De acordo com o texto sobre o despertar, mestres de quais tradições dizem estas coisas o tempo todo, embora em estilo misterioso?

Texto do exercício =
::::::::

Existem centenas de pessoas despertas hoje capazes
de oferecer instruções, descrições e relatos verossímeis e culturalmente mais
próximos. Considere conversar com elas, ou ainda ler menos e praticar
mais, até alcançar
algum dos níveis mais altos do despertar.
Modelos que buscam explicar o despertar a partir de emoções, ações ou
pela presença ou ausência de certos desejos ou pensamentos, estão completamente
fora do alvo e tem pouco a ver com os fatos. As verdades compreendidas ao
despertar estão presentes em todos os fenômenos, incluindo aqueles que as
pessoas não gostam - ou preferem - não ver.
Para fazer jus às descrições tradicionais, é verdade que
entender como todas as sensações são partes transitórias de um campo de
experiência
- ao invés algo separado e permanente - provoca grandes mudanças no modo como
nos relacionamos com os fenômenos. Algumas destas mudanças trazem, de fato,
benefícios emocionais; porém estes benefícios
são
extremamente difíceis de mensurar e explicar, e a
abordagem tradicional - por vezes excessivamente dogmática - certamente não faz um
bom trabalho nesse sentido. Do mesmo modo, tentar eliminar certas emoções ou
desejos com o objetivo de despertar, ou acreditar que estar Desperto depende da
presença ou ausência de alguma emoção ou desejo, é um erro. O lugar correto para procurar é na observação da
impermanência de todas as sensações (incluindo as sensações que compõe
as emoções ou desejos que não gostamos) e na investigação da realidade, apenas
aparentemente estável
por detrás de cada fenômeno e experiência. Não se trata de algo
grandioso, rarefeito ou abstrato, mas de uma aceitação plena da condição
humana.
Mestres do Zen e do Tantra dizem estas coisas todo
o tempo; apenas, infelizmente, em estilo misterioso. Como um certo professor
brutalmente colocou: “Despertar naturalmente não significa transmutar-se em uma
manifestação higiênica e limitada de um super ego enrustido de uma mente
idealista e ingênua, mas sim repousa na percepção clara e imediata da plenitude
da vida, que inclui a vida emocional em toda sua glória, tragédia e
mundanidade”.

::::::::

Amostra dos dados =
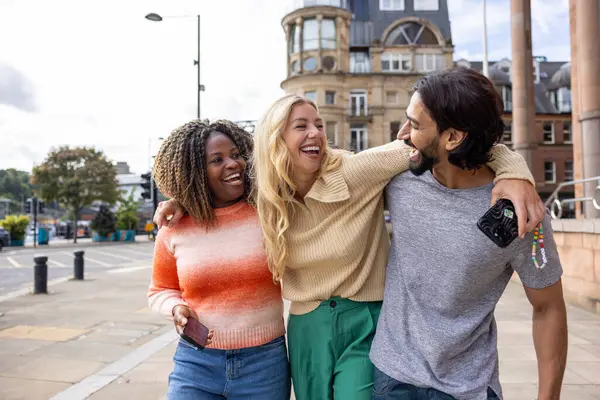 İngiltere, Newcastle 'da bir şehir sokağında duran üç yetişkin arkadaşın geniş açılı görüntüsü. Akıllı telefon kullanırken yol tarifi arıyorlar. Sıradan kıyafetler giyiyorlar ve kollarını birbirlerine dolayarak yürüyorlar..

::::::::

Resposta abaixo =
Os mestres do Zen e do Tantra.